O que a CGD precisa não é de uma comissão de inquérito
A ideia de uma comissão de inquérito à Caixa Geral de Depósitos (CGD) centralizou a agenda política. E, desde logo, isso diz muito sobre os objectivos por detrás do tema. Quando o PSD refere que quer apurar por que é que são precisos quatro mil milhões de euros para recapitalizar o banco público (valor que nem é certo, nem oficial), o que eu oiço é o PSD a preparar o ataque à gestão de Carlos Santos Ferreira e Armando Vara, nomeados pelo PS. Ou enquanto esteve no Governo o PSD não percebeu que a CGD precisava de mais capital, para conseguir pagar as dívidas ao Estado e limpar o balanço dos empréstimos que correram mal?
Há temas que são demasiado sérios para andarem a ser utilizados como arma política, com as típicas omissões, meias verdades e deturpações descaradas, e este é um deles. Colocar a CGD numa comissão de inquérito, como vai acontecer, ao lado de casos de fraude e colapso como o Banco Português de Negócios (BPN), o Banco Espírito Santo (BES) e o Banco Internacional do Funchal (Banif), é do que menos precisa a CGD, o sistema financeiro e o país.
Até porque duvido da eficácia dos deputados para nos explicarem o que correu mal no banco público. Isso não quer dizer, no entanto, que não sejam precisos esclarecimentos, e que eles não devam existir de forma objectiva e transparente. Se há casos de justiça, que sejam céleres. Se for necessário, que haja uma auditoria externa às contas dos últimos dez anos cujos resultados sejam divulgados integralmente.
Não tenho dúvidas de que foram cometidos erros na CGD, alguns por incúria, outros de forma consciente (em prejuízo de todos os contribuintes e em beneficio de algumas partes interessadas). Mas é preciso lembrar o seguinte: a CGD é o maior banco em Portugal, logo, estava mais exposta do que os bancos privados aos sectores da construção e imobiliário, a base da economia nacional no passado recente. Com a crise financeira, a entrada da troika, a perda de acesso ao financiamento e o elevado desemprego, as contas tinham de se afundar.
Os bancos privados reagiram com venda de activos, aumentos de eficiência e reforços de capital. A CGD tentou o mesmo, mas com menos apoio financeiro do seu accionista, devido às regras europeias. Não vi o anterior Governo defender o reforço da CGD e até desconfio que não se importava de privatizar parte do banco.
Quatro mil milhões é muito dinheiro? É. Mesmo que sejam dois mil milhões, também é muito dinheiro.

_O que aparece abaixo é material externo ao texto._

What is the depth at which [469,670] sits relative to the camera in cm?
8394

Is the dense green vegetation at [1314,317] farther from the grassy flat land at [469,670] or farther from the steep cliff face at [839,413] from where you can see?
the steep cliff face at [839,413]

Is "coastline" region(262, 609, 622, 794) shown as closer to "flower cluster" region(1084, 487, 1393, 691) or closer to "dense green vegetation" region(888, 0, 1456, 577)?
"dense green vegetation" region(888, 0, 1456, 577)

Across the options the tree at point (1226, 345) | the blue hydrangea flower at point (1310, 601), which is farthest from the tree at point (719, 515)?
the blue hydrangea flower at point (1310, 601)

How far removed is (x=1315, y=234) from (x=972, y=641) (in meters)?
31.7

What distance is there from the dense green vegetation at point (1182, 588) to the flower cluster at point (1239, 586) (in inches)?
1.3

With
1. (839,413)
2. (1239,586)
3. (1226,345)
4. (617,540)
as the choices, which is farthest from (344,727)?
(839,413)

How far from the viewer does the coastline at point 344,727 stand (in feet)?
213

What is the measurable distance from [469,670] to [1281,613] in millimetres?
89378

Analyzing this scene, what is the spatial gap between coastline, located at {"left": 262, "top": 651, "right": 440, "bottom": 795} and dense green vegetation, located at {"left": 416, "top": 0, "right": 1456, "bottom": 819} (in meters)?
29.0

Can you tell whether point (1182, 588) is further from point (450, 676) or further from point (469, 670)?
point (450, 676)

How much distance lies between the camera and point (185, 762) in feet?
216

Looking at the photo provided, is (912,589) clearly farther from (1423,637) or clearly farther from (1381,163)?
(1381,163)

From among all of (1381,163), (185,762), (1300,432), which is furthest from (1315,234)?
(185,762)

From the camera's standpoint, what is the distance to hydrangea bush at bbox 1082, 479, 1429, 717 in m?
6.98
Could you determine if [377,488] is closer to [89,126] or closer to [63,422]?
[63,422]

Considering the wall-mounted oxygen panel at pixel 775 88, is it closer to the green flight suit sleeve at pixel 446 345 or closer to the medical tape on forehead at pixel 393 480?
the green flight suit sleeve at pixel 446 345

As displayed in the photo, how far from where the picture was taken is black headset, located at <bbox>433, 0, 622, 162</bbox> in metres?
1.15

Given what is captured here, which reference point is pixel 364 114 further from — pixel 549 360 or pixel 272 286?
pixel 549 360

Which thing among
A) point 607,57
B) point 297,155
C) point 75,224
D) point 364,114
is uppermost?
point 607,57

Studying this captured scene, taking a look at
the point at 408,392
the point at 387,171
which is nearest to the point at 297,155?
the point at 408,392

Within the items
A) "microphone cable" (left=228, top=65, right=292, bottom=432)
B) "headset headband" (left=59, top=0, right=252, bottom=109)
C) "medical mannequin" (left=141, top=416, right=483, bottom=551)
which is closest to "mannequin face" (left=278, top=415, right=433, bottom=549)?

Mas prefiro pagar essa factura para ter uma CGD sólida do que pagar a conta do fim do Banif. Para fazer bem as contas, era preciso ver quanto é o Estado já ali colocou, e quanto é que já recebeu de volta, seja em dividendos, juros do capital contingente (os chamados CoCo’s) e das emissões de dívida garantidas pelo Estado.
No caso dos CoCo’s, o valor pago em juros vai já em 303,1 milhões de euros, ou seja, mais de um terço do que o banco deve ao Estado. Quanto ao que já foi pago pelo apoio do Estado na emissão de dívida, não se sabe o valor, apesar de o PÚBLICO ter questionado o Ministério das Finanças nesse sentido (tal como não enviou os dados solicitados sobre o pagamento de juros dos Coco’s por cada banco, o que mostra uma falta de transparência que não devia existir).
A questão política à volta da CGD está também a relegar para um plano secundário o que devia estar no centro: que banco público vamos ter, e queremos ter, após a aplicação das exigências de Bruxelas que virão ligadas à recapitalização? Quantas pessoas vão ser despedidas (ou sair do banco, por mútuo acordo), onde é que vão fechar agências, e que activos terão de ter vendidos?
Há ainda um outro aspecto de importância fulcral: o que é que o Governo está a fazer para garantir, em termos de governação, de transparência e de divulgação de informação, para que não haja mais casos como o do Vale do Lobo (para citar apenas um, ligado a Armando Vara)? Neste aspecto, o Governo tem ainda muito caminho para percorrer. No caso Banif, duas das principais explicações do real valor da factura do banco surgiram através de artigos de opinião do secretário de Estado adjunto do Tesouro e Finanças, Ricardo Mourinho Félix, e não via oficial.
Os políticos têm um papel fundamental a cumprir no que respeita ao banco do Estado. Mas se a política for como tem sido, vamos então ter uma comissão de inquérito sobre a CGD, e pouco se fará para evitar uma outra no futuro.